YOUR INSTRUCTIONS → Reproduce exactly the lines from the one containing "Referring to the" through the last line of the records below, both included, and nothing else.

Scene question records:
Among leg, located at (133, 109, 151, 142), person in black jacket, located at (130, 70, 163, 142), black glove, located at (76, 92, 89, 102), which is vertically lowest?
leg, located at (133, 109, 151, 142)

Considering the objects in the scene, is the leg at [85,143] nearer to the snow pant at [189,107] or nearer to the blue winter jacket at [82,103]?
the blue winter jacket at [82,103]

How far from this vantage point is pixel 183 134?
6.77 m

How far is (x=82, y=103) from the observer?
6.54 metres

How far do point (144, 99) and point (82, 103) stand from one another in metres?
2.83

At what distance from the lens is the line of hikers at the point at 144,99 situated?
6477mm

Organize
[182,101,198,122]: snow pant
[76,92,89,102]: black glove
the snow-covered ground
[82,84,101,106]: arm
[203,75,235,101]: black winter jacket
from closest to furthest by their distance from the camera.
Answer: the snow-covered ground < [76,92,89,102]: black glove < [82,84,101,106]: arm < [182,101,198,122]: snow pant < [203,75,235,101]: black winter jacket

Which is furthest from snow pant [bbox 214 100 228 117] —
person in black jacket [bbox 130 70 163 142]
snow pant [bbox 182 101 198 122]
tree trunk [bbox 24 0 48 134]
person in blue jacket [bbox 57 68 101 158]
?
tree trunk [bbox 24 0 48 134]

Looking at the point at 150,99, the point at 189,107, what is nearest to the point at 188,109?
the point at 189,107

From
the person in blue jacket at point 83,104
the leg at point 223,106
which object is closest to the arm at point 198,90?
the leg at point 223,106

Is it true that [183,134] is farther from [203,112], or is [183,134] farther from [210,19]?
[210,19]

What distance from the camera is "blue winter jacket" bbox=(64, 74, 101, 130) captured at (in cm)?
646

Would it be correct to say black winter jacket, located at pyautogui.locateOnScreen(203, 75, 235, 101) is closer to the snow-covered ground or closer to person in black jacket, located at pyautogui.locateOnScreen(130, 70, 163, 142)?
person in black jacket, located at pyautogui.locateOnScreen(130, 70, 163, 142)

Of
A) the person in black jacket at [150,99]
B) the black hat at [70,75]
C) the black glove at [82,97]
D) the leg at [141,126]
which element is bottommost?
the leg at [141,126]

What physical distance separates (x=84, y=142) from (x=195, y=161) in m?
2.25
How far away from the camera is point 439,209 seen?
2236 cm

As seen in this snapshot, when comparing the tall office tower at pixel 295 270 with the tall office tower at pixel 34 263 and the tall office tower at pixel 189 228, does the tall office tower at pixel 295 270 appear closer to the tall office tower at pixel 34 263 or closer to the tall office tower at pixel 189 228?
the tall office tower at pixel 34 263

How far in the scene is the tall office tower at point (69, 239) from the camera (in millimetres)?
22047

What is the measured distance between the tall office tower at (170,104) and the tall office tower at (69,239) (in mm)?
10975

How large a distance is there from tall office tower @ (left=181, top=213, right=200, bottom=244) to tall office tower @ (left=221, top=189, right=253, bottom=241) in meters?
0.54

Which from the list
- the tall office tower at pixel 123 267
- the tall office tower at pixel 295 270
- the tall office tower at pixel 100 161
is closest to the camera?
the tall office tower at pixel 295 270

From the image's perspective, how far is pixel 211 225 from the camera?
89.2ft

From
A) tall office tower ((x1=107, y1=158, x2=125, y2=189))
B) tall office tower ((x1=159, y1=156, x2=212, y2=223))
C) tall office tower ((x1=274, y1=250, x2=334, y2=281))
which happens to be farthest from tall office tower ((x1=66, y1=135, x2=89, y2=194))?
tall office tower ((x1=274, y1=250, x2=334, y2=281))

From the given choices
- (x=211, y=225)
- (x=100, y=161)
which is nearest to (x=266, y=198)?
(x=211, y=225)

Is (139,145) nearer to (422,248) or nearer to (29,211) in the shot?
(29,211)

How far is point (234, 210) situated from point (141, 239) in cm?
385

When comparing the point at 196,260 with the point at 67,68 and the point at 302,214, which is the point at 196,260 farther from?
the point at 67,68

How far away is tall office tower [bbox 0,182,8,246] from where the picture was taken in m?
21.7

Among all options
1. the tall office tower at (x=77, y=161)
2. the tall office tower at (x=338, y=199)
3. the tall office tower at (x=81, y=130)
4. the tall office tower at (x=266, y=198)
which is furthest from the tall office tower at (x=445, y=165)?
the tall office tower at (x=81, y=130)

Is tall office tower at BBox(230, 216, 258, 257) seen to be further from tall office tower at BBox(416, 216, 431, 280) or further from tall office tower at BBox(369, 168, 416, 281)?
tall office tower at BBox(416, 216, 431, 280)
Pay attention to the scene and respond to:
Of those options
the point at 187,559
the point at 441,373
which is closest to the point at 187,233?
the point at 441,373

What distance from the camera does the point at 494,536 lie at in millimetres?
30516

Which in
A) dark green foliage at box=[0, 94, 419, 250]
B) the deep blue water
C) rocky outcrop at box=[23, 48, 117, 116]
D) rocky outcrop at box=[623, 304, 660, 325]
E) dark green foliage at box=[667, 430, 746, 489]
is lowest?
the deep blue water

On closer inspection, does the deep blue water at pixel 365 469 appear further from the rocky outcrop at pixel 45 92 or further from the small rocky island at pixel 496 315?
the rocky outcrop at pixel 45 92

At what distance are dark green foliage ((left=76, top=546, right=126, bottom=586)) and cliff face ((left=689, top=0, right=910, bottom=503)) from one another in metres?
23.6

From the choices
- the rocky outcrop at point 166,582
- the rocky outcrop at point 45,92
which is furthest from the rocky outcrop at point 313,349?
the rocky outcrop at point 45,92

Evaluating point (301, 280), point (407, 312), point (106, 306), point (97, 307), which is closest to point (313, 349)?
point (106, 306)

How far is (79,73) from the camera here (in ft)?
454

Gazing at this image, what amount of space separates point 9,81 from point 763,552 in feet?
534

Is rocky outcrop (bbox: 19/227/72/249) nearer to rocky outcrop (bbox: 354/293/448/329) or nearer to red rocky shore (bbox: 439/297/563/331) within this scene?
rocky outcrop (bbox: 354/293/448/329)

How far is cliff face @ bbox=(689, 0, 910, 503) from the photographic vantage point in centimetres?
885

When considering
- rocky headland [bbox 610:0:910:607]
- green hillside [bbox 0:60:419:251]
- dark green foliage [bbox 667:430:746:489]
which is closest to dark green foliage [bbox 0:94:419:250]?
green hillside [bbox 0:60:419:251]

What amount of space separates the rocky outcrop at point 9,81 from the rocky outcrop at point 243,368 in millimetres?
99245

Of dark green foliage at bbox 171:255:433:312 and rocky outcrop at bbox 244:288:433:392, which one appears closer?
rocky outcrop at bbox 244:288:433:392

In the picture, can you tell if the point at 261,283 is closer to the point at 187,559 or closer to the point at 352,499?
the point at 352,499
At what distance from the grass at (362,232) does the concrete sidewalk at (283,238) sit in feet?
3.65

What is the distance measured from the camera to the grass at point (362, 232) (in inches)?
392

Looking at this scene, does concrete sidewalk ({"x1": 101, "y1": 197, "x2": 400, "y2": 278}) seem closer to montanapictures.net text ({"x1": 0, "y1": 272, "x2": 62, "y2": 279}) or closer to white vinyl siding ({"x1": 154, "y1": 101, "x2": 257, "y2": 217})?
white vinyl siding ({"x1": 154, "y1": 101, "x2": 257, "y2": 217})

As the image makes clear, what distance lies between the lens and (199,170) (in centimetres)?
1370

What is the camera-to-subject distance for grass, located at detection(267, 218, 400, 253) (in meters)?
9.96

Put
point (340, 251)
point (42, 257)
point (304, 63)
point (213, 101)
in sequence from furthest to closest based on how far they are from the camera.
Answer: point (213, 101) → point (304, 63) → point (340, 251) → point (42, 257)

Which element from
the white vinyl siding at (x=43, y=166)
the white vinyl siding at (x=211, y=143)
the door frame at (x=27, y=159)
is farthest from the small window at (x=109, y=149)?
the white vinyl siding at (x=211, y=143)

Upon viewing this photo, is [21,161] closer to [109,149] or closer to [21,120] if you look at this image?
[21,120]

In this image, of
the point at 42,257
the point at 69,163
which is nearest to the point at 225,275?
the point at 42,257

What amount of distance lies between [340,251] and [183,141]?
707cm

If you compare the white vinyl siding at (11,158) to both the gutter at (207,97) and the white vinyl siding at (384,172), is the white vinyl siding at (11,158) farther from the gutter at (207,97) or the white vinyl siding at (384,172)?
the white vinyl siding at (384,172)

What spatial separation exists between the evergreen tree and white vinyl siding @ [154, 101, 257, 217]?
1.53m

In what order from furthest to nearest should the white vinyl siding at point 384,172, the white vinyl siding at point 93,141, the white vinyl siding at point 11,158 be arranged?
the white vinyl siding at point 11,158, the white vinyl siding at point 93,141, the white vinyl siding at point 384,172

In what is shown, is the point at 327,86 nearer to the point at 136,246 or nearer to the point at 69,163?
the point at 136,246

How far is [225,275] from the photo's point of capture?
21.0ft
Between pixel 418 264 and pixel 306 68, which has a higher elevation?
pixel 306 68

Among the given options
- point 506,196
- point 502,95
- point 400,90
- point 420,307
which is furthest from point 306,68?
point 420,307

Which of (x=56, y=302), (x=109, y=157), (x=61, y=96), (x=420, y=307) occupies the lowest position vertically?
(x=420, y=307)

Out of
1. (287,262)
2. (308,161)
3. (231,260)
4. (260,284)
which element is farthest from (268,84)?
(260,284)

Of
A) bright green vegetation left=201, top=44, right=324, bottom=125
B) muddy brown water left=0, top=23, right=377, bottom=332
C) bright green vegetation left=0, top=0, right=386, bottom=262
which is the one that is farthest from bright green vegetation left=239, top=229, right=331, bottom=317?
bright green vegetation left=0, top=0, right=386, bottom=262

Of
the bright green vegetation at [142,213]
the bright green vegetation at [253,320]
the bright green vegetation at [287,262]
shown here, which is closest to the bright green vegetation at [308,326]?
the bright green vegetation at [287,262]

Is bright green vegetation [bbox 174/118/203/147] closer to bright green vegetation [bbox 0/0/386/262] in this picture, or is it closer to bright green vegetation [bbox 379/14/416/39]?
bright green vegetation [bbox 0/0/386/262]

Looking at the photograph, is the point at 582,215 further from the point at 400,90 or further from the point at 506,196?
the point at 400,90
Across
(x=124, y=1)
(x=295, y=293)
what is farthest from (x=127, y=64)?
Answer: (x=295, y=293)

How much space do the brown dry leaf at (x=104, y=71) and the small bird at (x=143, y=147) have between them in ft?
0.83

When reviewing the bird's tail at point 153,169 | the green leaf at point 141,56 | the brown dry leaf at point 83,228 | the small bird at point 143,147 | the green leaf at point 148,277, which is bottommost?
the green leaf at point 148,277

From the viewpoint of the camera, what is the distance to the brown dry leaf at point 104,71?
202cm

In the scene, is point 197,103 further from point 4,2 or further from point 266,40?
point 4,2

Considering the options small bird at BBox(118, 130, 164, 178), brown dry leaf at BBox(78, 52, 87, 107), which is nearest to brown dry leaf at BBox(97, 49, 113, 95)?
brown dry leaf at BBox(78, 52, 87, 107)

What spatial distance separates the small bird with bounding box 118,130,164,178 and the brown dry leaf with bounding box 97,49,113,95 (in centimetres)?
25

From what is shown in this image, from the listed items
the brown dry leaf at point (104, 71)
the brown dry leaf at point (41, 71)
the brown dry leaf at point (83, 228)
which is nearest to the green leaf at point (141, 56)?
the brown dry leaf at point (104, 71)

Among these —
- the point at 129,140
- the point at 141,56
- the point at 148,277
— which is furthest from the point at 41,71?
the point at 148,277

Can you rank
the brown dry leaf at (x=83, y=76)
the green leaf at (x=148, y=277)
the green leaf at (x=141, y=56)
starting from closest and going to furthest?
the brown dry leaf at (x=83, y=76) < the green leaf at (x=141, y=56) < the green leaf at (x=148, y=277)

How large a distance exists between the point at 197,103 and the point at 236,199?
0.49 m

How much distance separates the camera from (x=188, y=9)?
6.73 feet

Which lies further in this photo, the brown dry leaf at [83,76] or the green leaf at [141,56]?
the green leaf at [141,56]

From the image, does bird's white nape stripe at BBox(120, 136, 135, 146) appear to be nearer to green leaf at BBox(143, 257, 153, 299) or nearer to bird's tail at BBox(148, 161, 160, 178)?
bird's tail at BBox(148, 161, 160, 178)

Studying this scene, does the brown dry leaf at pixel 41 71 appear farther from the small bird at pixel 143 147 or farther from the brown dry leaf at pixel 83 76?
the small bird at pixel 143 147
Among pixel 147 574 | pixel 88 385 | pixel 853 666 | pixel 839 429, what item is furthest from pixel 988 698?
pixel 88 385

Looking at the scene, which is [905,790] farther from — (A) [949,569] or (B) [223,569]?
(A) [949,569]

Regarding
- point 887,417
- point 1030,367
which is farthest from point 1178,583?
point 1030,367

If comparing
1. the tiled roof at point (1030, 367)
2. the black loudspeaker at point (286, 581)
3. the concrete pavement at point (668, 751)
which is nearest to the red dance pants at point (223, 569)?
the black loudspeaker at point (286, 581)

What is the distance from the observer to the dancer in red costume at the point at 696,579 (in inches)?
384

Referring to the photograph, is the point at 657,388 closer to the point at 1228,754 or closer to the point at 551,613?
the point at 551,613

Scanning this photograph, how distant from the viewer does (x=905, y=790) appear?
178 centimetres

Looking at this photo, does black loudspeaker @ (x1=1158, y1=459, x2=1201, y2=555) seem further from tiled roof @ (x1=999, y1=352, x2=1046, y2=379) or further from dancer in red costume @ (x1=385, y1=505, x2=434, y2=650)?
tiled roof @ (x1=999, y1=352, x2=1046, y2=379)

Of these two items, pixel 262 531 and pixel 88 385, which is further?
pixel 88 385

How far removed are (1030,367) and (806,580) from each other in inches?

WRITTEN RESPONSE →
Referring to the photograph, is the point at 657,388 closer to the point at 1228,754 or closer to the point at 551,613?
the point at 551,613

Scanning this photograph, how distant from the viewer does (x=905, y=790) appear?
178 centimetres

Looking at this photo, does black loudspeaker @ (x1=1158, y1=459, x2=1201, y2=555) seem further from tiled roof @ (x1=999, y1=352, x2=1046, y2=379) or further from dancer in red costume @ (x1=385, y1=505, x2=434, y2=650)?
tiled roof @ (x1=999, y1=352, x2=1046, y2=379)

Of these two items, pixel 262 531 and pixel 88 385, which is further?
pixel 88 385

How far removed are (1030,367) and (806,580) from each other in inches?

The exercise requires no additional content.